*INPUT RECORDS*
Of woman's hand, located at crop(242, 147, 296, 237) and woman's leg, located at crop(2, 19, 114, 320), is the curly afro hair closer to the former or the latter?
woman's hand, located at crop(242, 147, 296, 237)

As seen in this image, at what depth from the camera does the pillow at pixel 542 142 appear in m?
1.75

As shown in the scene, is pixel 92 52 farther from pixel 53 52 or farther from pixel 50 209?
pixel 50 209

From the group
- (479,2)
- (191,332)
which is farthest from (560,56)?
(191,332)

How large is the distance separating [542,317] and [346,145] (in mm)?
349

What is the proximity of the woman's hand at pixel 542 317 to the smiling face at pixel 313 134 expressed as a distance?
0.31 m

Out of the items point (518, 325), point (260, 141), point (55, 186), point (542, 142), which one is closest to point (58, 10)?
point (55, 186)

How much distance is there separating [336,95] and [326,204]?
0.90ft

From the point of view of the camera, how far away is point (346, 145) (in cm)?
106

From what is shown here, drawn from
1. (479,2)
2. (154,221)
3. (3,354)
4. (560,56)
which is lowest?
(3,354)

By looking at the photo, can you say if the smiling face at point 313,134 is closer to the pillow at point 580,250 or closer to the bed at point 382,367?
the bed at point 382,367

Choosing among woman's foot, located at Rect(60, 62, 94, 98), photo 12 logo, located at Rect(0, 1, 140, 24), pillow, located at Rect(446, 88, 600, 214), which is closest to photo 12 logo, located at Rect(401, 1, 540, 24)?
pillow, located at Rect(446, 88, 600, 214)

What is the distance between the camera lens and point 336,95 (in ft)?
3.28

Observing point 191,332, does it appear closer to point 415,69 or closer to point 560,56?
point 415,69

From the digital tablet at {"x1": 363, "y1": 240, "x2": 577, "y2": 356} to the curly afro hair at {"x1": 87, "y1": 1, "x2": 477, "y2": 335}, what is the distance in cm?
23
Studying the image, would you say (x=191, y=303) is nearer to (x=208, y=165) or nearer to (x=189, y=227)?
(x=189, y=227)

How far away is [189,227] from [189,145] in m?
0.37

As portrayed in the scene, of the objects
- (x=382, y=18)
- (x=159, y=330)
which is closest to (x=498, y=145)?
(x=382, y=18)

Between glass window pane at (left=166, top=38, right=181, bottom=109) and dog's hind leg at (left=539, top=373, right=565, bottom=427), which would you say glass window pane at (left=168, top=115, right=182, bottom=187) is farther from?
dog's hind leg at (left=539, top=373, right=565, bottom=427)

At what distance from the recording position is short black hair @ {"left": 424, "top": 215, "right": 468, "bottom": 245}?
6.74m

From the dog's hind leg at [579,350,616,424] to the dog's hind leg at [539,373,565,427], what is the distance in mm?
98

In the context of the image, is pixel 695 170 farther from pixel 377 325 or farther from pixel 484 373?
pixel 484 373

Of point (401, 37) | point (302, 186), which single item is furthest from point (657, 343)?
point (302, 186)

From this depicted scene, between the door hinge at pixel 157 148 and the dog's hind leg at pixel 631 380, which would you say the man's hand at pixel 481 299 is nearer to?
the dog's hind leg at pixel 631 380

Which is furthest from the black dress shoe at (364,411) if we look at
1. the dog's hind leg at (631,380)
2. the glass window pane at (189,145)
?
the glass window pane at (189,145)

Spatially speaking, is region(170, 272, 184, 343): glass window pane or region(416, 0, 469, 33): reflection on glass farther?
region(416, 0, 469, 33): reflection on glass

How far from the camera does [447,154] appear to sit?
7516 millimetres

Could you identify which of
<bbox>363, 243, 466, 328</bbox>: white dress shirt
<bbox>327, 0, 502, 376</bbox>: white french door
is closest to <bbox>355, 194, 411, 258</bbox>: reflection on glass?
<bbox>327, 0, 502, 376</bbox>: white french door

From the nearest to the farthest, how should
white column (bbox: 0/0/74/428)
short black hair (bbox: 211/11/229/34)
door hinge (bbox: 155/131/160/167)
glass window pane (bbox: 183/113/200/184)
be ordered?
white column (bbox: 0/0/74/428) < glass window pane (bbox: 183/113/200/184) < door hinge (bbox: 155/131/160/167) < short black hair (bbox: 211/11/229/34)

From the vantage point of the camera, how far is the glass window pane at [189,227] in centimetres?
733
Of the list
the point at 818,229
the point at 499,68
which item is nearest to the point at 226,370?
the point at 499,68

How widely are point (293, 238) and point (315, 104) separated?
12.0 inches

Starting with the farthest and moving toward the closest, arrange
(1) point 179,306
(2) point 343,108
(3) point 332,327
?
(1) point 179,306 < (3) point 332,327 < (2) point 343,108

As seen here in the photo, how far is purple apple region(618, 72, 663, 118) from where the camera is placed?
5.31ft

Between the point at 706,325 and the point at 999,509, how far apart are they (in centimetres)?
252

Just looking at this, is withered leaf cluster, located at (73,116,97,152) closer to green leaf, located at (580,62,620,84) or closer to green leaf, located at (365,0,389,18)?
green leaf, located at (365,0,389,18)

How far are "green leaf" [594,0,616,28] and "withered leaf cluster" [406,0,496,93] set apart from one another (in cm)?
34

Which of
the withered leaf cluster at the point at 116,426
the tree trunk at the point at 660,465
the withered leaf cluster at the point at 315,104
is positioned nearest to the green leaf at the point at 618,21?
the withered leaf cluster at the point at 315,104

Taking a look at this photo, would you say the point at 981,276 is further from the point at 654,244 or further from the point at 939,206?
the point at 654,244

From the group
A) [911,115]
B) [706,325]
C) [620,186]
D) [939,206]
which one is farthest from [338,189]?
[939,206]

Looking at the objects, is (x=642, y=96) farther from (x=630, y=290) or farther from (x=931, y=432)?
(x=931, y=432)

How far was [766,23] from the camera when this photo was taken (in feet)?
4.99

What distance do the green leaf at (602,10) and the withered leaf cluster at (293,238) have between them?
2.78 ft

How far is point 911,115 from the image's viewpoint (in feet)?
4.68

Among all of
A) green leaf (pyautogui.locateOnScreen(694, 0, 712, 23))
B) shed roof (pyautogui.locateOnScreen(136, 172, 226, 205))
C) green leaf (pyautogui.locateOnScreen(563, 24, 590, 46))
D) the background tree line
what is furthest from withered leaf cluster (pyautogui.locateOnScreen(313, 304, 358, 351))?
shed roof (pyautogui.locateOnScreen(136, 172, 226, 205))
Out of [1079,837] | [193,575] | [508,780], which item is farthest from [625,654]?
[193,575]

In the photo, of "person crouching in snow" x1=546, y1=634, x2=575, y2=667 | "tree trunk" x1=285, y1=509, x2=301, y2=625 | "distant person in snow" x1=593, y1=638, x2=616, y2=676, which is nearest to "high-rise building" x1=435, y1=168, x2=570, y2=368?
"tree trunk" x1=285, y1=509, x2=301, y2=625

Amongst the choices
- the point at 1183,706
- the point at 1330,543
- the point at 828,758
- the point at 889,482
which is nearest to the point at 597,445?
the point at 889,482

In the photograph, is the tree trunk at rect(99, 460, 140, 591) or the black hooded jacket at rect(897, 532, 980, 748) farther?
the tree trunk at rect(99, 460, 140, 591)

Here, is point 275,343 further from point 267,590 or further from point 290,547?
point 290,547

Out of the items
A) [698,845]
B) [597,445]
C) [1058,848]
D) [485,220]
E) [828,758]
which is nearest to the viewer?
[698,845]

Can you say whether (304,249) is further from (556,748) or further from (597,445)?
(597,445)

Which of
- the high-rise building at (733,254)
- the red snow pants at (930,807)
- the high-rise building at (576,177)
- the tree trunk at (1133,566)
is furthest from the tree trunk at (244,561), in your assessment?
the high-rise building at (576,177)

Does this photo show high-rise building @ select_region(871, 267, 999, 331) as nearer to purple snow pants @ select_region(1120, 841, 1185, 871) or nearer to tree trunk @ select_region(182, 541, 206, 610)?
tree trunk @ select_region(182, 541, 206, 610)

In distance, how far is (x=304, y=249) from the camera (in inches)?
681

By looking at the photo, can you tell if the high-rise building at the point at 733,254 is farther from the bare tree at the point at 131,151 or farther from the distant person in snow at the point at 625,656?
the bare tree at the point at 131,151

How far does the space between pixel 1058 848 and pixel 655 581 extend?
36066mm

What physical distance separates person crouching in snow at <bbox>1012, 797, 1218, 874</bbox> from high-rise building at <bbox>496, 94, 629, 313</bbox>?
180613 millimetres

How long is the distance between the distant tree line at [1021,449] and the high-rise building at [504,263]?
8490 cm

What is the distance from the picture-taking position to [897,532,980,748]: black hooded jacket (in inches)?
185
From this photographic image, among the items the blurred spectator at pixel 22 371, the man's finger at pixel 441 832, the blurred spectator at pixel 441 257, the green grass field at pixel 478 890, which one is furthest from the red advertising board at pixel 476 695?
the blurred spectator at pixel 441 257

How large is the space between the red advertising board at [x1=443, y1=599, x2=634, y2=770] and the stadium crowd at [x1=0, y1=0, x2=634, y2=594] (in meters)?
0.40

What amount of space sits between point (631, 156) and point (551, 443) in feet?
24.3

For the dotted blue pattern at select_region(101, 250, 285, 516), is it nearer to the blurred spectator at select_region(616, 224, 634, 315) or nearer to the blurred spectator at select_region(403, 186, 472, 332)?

*TASK INSTRUCTIONS*
Reproduce the entries verbatim, beginning at the line that contains "What physical distance" and stopping after the line that contains "180613 millimetres".

*ANSWER*
What physical distance separates person crouching in snow at <bbox>1012, 797, 1218, 874</bbox> from high-rise building at <bbox>496, 94, 629, 313</bbox>?
180613 millimetres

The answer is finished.